Job » Reproduce, without alteration, every line of the data from the one containing "Taking a look at" through the one containing "As visible here, reviewing", including both of those lines.

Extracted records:
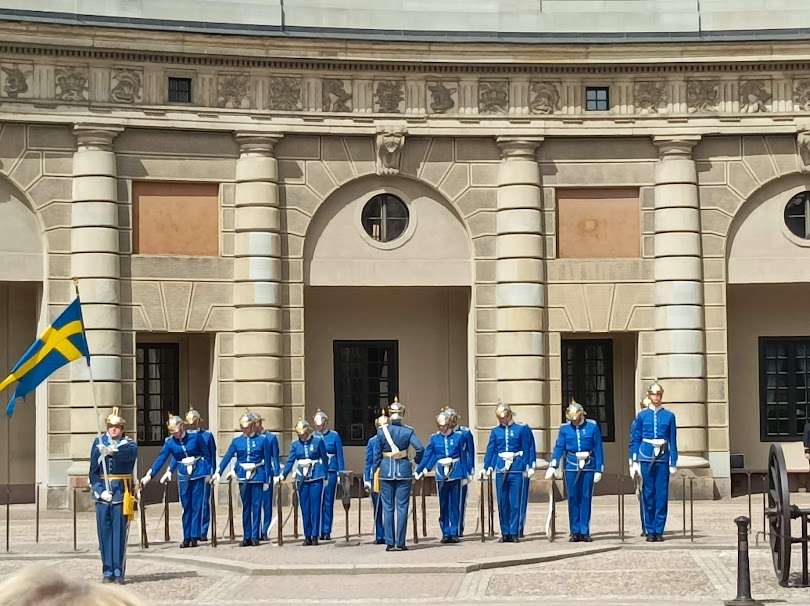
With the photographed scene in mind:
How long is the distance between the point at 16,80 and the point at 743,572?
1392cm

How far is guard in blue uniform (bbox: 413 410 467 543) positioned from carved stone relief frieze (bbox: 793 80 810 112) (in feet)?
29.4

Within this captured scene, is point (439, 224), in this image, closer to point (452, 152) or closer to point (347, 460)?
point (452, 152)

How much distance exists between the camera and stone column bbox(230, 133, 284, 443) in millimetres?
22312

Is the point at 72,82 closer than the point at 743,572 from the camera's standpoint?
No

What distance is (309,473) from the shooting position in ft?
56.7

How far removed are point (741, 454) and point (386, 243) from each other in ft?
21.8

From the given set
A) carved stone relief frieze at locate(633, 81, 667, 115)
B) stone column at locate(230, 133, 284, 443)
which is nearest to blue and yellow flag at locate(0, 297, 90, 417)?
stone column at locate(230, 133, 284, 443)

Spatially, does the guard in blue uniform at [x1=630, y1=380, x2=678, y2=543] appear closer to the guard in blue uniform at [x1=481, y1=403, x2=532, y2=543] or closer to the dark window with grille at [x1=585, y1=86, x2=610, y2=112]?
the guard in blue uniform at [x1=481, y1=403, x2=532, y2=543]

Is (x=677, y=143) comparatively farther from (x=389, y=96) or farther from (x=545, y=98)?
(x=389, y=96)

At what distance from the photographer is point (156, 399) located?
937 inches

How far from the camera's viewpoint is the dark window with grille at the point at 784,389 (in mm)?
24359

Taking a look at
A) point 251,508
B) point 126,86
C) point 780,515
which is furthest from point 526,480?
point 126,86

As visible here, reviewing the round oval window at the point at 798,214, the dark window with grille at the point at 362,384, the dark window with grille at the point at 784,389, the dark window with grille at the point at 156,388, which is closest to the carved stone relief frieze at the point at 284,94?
==
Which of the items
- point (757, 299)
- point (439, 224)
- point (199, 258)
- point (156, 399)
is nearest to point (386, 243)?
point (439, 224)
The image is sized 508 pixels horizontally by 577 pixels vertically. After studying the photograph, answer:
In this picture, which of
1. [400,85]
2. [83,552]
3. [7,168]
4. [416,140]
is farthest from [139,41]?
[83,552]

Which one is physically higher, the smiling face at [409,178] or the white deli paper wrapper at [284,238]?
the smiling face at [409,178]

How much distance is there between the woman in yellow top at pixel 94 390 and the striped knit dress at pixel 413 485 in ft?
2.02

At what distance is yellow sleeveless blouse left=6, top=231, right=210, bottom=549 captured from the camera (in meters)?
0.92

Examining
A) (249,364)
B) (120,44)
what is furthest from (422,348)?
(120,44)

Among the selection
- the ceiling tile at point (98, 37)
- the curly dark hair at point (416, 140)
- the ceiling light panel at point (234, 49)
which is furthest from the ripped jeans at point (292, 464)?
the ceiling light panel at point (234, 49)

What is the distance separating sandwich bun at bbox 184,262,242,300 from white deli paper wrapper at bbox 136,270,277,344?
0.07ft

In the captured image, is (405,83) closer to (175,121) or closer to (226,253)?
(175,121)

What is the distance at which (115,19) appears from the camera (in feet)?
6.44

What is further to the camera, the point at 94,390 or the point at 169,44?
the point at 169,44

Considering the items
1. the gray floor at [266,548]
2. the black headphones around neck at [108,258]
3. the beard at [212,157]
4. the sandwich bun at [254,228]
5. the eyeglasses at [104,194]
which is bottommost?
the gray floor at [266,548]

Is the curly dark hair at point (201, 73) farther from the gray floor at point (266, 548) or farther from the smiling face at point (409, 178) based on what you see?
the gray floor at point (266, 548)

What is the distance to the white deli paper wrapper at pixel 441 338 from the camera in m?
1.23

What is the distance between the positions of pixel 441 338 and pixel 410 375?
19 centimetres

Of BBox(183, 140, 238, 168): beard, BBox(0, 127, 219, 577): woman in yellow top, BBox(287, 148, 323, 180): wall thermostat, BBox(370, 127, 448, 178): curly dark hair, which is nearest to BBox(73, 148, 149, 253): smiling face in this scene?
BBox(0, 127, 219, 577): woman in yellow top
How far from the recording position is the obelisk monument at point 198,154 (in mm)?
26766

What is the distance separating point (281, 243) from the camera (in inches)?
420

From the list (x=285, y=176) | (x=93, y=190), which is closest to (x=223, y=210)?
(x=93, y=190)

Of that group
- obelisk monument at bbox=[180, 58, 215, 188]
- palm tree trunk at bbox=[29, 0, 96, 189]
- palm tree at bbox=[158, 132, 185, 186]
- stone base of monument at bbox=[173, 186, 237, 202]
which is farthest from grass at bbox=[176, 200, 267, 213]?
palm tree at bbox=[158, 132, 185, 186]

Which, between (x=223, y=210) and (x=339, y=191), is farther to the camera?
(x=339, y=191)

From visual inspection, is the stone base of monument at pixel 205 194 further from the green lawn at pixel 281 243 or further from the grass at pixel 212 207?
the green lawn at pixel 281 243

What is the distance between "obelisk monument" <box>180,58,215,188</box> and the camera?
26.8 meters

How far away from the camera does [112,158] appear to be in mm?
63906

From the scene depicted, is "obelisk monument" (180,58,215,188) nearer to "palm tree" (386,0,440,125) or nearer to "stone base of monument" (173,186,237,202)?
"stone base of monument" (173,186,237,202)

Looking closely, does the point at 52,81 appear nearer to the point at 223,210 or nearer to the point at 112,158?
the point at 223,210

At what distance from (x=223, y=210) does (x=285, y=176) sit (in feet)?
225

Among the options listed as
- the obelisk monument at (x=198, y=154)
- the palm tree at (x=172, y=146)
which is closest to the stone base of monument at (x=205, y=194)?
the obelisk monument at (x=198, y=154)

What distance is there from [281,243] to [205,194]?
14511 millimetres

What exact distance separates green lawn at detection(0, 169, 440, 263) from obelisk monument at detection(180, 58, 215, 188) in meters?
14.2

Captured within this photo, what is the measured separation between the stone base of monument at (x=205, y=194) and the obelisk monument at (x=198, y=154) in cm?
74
* * *
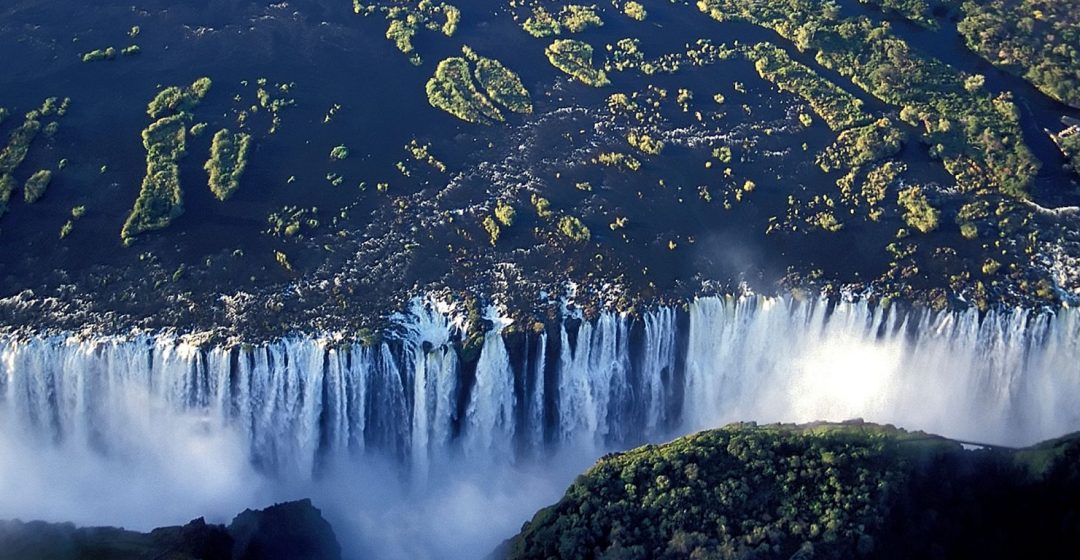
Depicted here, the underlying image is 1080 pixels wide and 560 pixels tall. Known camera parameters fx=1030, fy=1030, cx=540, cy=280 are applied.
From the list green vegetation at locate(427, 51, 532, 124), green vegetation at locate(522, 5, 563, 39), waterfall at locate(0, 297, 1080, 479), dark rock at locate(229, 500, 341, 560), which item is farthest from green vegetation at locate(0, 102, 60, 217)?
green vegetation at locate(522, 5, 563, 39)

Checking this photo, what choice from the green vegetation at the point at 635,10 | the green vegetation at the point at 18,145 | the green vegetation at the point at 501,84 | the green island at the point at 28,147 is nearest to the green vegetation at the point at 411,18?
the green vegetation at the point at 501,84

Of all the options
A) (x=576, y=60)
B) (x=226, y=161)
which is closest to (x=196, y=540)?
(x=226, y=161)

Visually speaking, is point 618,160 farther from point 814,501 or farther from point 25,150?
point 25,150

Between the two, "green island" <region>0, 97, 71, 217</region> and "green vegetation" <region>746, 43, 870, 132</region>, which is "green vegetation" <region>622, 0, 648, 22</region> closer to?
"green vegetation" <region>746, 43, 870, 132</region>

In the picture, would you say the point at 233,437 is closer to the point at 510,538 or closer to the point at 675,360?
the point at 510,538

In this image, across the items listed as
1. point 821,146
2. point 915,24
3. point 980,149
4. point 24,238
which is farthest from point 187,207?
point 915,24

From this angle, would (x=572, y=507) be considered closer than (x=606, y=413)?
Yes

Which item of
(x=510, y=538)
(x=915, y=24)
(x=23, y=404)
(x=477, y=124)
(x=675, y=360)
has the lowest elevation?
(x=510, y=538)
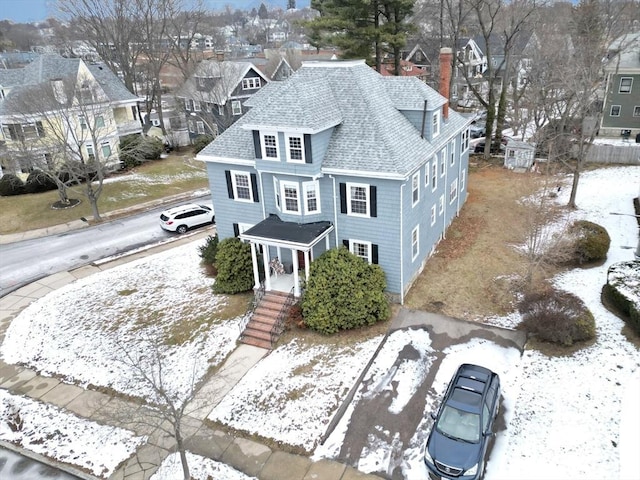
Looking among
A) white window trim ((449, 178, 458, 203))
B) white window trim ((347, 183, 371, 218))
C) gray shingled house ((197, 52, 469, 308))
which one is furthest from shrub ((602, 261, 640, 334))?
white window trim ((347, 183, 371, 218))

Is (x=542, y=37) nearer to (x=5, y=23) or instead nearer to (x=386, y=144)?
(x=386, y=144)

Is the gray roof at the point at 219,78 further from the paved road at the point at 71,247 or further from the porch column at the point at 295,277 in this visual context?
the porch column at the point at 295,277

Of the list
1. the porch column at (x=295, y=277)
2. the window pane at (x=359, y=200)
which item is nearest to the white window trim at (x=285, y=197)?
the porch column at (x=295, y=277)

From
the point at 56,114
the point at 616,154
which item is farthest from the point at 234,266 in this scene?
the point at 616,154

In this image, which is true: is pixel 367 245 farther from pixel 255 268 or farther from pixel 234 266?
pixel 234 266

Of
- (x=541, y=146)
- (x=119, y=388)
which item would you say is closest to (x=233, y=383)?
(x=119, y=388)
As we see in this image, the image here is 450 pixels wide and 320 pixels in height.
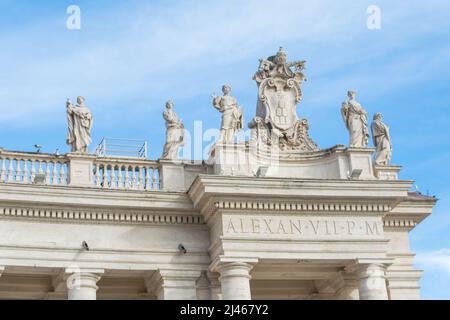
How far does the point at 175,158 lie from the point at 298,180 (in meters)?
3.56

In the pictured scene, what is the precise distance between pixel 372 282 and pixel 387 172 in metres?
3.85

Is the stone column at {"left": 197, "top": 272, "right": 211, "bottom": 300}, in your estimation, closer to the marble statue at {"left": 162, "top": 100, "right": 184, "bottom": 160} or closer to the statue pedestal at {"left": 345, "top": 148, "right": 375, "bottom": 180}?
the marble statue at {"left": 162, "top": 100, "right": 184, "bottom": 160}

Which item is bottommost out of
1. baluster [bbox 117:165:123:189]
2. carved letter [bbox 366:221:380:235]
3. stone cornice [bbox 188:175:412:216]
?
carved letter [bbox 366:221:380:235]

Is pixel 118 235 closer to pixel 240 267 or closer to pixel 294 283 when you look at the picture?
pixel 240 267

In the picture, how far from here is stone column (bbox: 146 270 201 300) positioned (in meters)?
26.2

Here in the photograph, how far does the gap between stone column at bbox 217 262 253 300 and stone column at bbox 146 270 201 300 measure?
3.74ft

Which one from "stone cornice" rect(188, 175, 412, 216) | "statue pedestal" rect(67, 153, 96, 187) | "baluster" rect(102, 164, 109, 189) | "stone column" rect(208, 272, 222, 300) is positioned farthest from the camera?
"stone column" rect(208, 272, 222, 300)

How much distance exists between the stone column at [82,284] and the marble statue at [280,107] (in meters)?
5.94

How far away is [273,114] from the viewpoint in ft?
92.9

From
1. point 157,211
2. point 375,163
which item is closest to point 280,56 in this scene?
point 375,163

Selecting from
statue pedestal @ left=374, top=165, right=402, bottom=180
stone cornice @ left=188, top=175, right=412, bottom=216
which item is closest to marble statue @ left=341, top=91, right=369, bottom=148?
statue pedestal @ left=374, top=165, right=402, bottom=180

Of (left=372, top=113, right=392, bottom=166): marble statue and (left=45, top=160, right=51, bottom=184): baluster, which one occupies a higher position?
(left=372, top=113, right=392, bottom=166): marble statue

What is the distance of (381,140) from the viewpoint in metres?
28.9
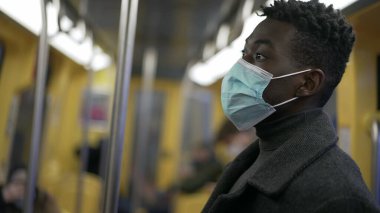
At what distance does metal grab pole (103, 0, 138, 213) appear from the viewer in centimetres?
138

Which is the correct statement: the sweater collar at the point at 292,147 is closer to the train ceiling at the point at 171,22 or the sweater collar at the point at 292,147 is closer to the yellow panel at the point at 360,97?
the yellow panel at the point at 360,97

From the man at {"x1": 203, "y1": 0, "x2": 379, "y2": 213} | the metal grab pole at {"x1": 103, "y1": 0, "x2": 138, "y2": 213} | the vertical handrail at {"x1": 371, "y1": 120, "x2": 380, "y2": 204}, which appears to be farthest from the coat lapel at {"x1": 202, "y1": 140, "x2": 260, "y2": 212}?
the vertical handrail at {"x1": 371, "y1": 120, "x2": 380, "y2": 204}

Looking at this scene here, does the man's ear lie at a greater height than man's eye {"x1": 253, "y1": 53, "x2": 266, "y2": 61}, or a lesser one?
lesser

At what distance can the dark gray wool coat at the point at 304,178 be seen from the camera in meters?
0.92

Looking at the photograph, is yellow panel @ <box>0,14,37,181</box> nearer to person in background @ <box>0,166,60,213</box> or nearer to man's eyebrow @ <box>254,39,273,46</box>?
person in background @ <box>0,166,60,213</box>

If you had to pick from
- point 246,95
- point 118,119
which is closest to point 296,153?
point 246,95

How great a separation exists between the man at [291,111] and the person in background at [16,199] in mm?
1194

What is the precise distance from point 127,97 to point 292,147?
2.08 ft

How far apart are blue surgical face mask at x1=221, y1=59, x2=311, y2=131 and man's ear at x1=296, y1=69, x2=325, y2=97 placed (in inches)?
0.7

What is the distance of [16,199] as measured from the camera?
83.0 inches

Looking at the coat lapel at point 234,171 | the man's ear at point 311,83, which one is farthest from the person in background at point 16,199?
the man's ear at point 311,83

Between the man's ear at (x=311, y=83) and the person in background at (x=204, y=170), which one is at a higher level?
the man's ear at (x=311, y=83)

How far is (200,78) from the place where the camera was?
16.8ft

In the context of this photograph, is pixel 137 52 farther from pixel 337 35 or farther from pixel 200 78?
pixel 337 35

Reply »
Taking a look at
A) point 251,508
B) point 126,86
C) point 780,515
which is furthest from point 526,480?
point 126,86

As visible here, reviewing the round oval window at the point at 798,214, the dark window with grille at the point at 362,384, the dark window with grille at the point at 784,389, the dark window with grille at the point at 156,388, which is closest to the carved stone relief frieze at the point at 284,94?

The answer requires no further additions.